= Text passage =
━━━━━━━━━━━━━━━━

Uniform guidance for federal awards

The OMB could consider the following actions:

  • Develop guidance that adapts the recent OMB M-24-10 AI guidance2 to apply to AI use by other recipients of federal funds, including grants, loans, and other forms of financial assistance. The guidance could establish a similar framework for agencies to assess the safety- and rights-impacting purposes of AI from the OMB M-24-10 AI guidance3 and mitigate the harmful consequences of the applicable risks thereof, using minimum practices for AI risk management. The guidance could urge agencies to impose conditions on federal funds to the extent the statutory sources of those funds allow such conditions.
  • Update the uniform guidance for federal awards at 2 C.F.R. Part 200, pursuant to 31 U.S.C. §§ 6307 and 503(a)(2), to incorporate AI risk assessment—and the steps that applicants are taking to mitigate risks—into agencies’ consideration of applications for federal funding, as permitted by the statutory sources for such funding. Specifically, the OMB could update 2 C.F.R. § 200.206(b)(2) to include an assessment of AI risk within its risk evaluation requirements; update 2 C.F.R. § 200.204(c) to require or suggest that the full text of funding opportunity announcements include any AI risk evaluation requirements; and update 2 C.F.R. § 200.211 to require or recommend that federal award publications include the results of AI risk analyses produced during the application process. The current risk evaluation section permits a federal agency to consider the “applicant’s ability to effectively implement statutory, regulatory, or other requirements imposed on non-Federal entities.”4 A revised uniform guidance could explicitly suggest that federal agencies consider the potential for grantees’ use of AI to impact their ability to comply with such requirements and the impact AI use could have on the other categories of risk specified in the current guidance.

Updates to regulatory review

The president, OMB, and OIRA could consider the following actions:

  • Issue a new requirement in the regulatory review process that would require agencies to include a brief assessment of 1) the potential effects of significant regulatory actions on AI development, risks, harms, and benefits, and 2) an assessment of the current and anticipated use of AI by regulated entities and how that use is likely to affect the ability of any proposed or final rule to meet its stated objectives. This requirement could follow the format of the benefit-cost analysis required by the current Executive Order 12866. The modification to the regulatory review process could take the form of a new executive order, a presidential memorandum,5 or an amendment to Executive Order 12866 that adds a subsection to §1(b) and/or §6(a).

━━━━━━━━━━━━━━━━

= Provided data =

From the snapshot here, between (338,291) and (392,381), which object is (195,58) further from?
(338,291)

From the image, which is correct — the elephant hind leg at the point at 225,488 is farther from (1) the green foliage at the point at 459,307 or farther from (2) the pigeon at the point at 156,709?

━━━━━━━━━━━━━━━━

= Work instructions =
Reproduce the portion of the passage on AI and federal awards starting at "Updates to regulatory" and ending at "to §1(b) and/or §6(a).".

= Task output =
Updates to regulatory review

The president, OMB, and OIRA could consider the following actions:

  • Issue a new requirement in the regulatory review process that would require agencies to include a brief assessment of 1) the potential effects of significant regulatory actions on AI development, risks, harms, and benefits, and 2) an assessment of the current and anticipated use of AI by regulated entities and how that use is likely to affect the ability of any proposed or final rule to meet its stated objectives. This requirement could follow the format of the benefit-cost analysis required by the current Executive Order 12866. The modification to the regulatory review process could take the form of a new executive order, a presidential memorandum,5 or an amendment to Executive Order 12866 that adds a subsection to §1(b) and/or §6(a).